Well, there’s the part where I shoot snot out of my nose for one. There’s the getting really sweaty part. The helmet flattening my hair so it’s pasted down on my head. The unisex clothing and aero helmets and glasses. None of this is particularly feminine or flattering in my opinion. But who cares? I know for a fact there are a lot of women who care, but doing unflattering sports like cycling as a Transgender woman presents a whole other level of discomfort.
That discomfort has largely to do with how feminine I appear while doing my activity. First of all, I’m a tall woman. I’m 6’1 and have narrower hips than most cis women and broader shoulders. Actually, at my age most women would kill for my figure, but it still crosses my mind that my body could be more feminine. Take away my hair under my helmet and my eyes behind the sunglasses and I start feeling pretty androgynous. This isn’t the most comfortable place for someone who has worked very hard for years to appear as female as possible.
I don’t share my insecurities with my boyfriend. I don’t want him to even begin to think of me as anything other than his girlfriend. He did compliment my cycling kit today which certainly helps a lot. I make sure there’s some pink in my spandex along with a ponytail sticking out the back of my helmet. I even sometimes wear earrings, which I’m sure would seem ridiculous to a serious cyclist. I really don’t care what others think as long as they don’t think that I’m anything other than a woman cyclist.
This topic of exercising as a Transgender woman crossed my mind last night while watching the television series ´Inventing Anna.’ It’s a dramatic series based on the true story of a woman who convinced the wealthy and connected in New York that she was a German heiress. It’s not the plot that caught my eye but the character played by the famous Transgender actress, Laverne Cox. She plays a private fitness instructor with wealthy Park Avenue clients. In her role she’s often shown in form fitting workout clothes. She looks great, but I couldn’t help but notice that I was hyper aware of Laverne and how she was presented. Every movement and outfit and angle suddenly seemed like a potential danger zone to me. I found myself feeling anxious about her looking Trans while exercising.
First of all, she wears wigs. As I watched the show I noticed how she had to manage the wig. The little challenges it presents. I used to wear wigs before I was able to grow my own hair out so I know some of these concerns. A few areas of physical activity in the show made me hyper wig-conscious. The first were pool scenes. I could see her making sure the wig never got wet. You don’t want your wig getting wet in the pool because wigs don’t behave like real hair when wet. Other activities included tennis, yoga and gym workouts. There wasn’t one in which Laverne looked like she had a bead of sweat on her. I found myself feeling anxious and self conscious for her. I began to imagine myself in her role and how difficult it would be to let go of my insecurities enough to simply do my job.
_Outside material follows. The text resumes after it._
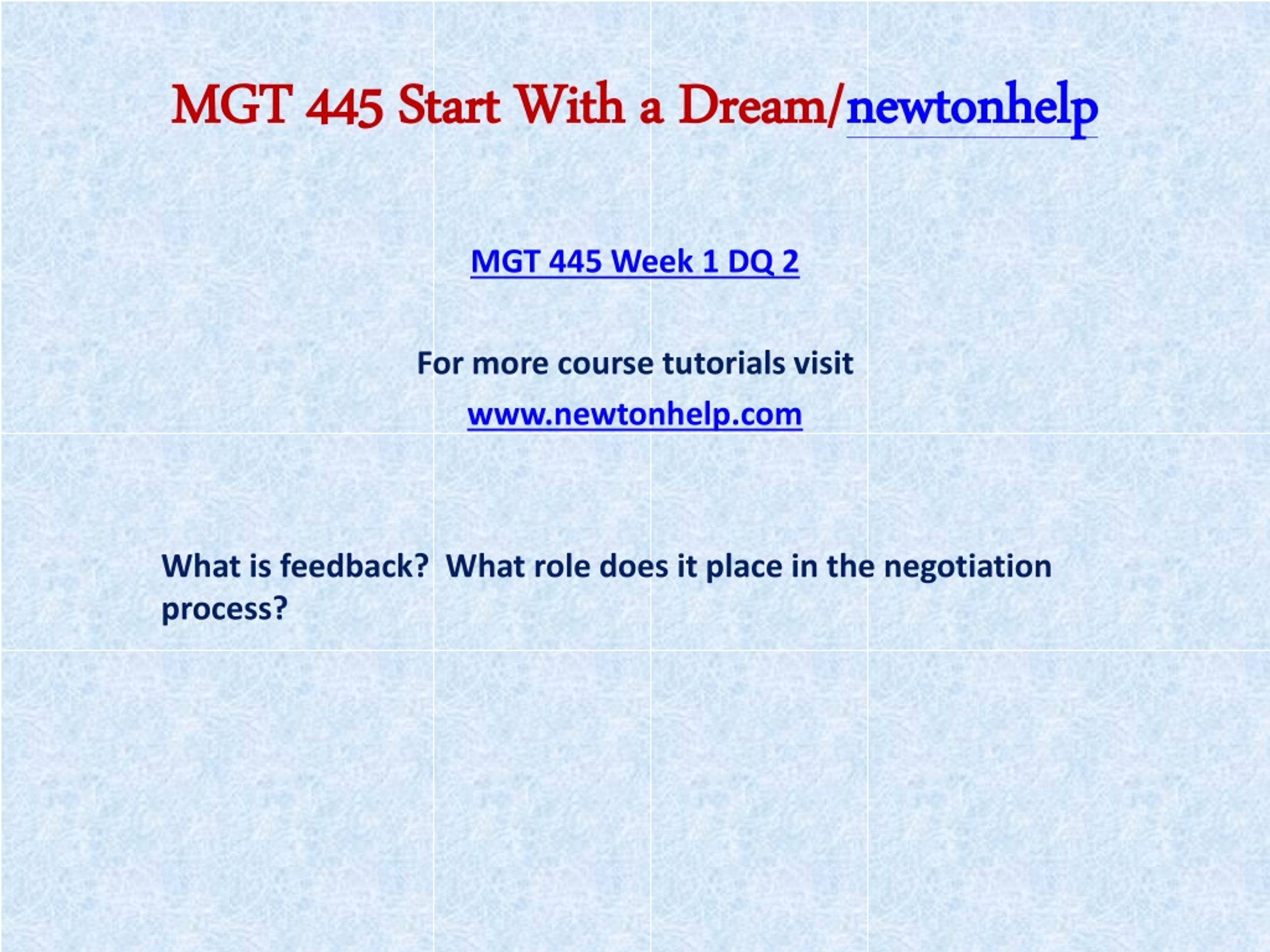 MGT 445 Start With a Dream/newtonhelp

MGT 445 Week 1 DQ 2

For more course tutorials visit

www.newtonhelp.com

What is feedback?  What role does it place in the negotiation process?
Swimming presents a particularly intense challenge for a Transgender woman. Especially if she is pre-op. I was definitely more challenged before bottom surgery. I was constantly concerned about my ‘maleness’ showing. I even created a special garment so I could tuck more efficiently. It was very uncomfortable at first, but I grew more tolerant of it over time.There’s no question that swimming is much easier post surgery. I no longer have the tucking concern and don’t have to feel stressed when changing in the women’s locker room which is a topic unto itself.
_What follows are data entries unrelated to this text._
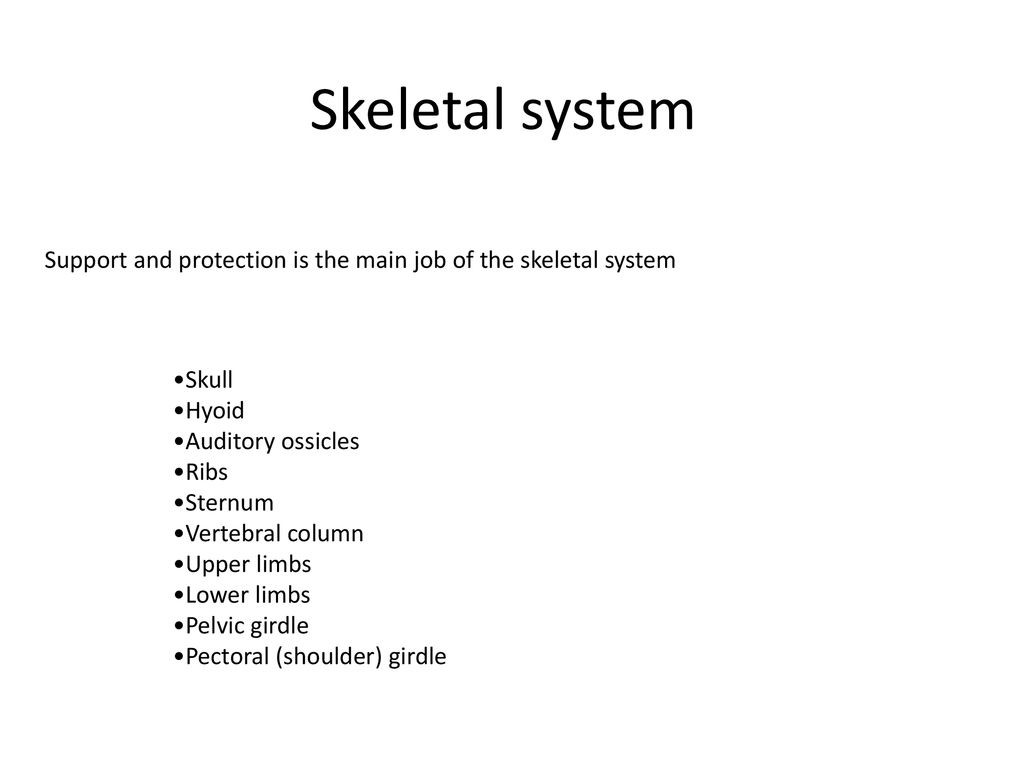 Skeletal system

Support and protection is the main job of the skeletal system

•Skull
•Hyoid
•Auditory ossicles
•Ribs
•Sternum
•Vertebral column
•Upper limbs
•Lower limbs
•Pelvic girdle
•Pectoral (shoulder) girdle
Self consciousness is something that we all deal with from time to time and often exercising isn’t the most flattering of experiences. Some women look beautiful no matter what, and we’re all understandably jealous, but if you ask them you would probably learn that they have felt insecure about their appearance too. I don’t think any woman is immune to it. I’m learning to accept myself more every day and part of that is accepting that I may not always be able to appear coifed and polished. During those times I have learned to let go and accept that part of being a woman is letting go of my concern for what other people might think. That’s especially true for me during exercise.